AIM OF THE EXERCISE =
Return the records verbatim, starting at the line that contains "Evaluating (148,100), (442,322), (493,114), (133,131), which" and ending at the last line of the records.

MATERIALS PROVIDED =
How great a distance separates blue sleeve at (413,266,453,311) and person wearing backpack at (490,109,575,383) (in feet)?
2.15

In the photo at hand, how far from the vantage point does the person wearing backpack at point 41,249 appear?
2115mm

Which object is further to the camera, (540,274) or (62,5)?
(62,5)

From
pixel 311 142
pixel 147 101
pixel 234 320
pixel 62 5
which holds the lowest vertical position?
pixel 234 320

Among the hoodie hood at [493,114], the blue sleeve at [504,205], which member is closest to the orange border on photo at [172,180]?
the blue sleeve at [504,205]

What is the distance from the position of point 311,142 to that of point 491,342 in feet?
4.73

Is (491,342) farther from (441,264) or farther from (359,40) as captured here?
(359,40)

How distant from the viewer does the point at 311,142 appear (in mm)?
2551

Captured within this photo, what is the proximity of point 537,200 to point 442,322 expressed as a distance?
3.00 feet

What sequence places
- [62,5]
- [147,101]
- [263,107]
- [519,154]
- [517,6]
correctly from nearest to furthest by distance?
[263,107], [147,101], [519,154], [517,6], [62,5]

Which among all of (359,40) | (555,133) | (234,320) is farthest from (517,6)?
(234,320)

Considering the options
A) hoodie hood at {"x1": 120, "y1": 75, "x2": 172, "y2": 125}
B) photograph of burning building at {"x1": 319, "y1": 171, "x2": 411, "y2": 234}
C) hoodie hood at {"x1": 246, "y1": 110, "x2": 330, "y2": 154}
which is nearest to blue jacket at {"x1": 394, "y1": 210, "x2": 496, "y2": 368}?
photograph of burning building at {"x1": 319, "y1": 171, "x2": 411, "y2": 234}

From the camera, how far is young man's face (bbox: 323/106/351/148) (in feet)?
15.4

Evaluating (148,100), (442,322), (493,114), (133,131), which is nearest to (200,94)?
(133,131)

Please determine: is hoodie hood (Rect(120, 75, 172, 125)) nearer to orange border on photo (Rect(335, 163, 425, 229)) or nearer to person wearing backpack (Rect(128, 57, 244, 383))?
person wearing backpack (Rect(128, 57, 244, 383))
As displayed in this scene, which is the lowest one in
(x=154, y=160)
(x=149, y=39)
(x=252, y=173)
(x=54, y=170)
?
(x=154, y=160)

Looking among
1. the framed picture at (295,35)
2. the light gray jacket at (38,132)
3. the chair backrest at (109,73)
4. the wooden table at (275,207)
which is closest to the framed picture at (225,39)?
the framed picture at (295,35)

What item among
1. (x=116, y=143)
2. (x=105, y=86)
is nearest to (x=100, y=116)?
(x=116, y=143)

REPLY =
Evaluating (148,100), (442,322), (493,114), (133,131), which is nearest to (200,94)?
(133,131)

Please determine: is hoodie hood (Rect(120, 75, 172, 125)) nearer to orange border on photo (Rect(335, 163, 425, 229)) or nearer to person wearing backpack (Rect(128, 57, 244, 383))?
person wearing backpack (Rect(128, 57, 244, 383))
As displayed in this scene, which is the lowest one in
(x=154, y=160)
(x=149, y=39)
(x=252, y=173)
(x=54, y=170)
?
(x=154, y=160)

Looking among
1. the framed picture at (295,35)
2. the light gray jacket at (38,132)
3. the chair backrest at (109,73)
4. the wooden table at (275,207)
which is closest to the framed picture at (225,39)?
the framed picture at (295,35)

What item among
1. (x=116, y=143)
2. (x=105, y=86)
is nearest to (x=100, y=116)?
(x=116, y=143)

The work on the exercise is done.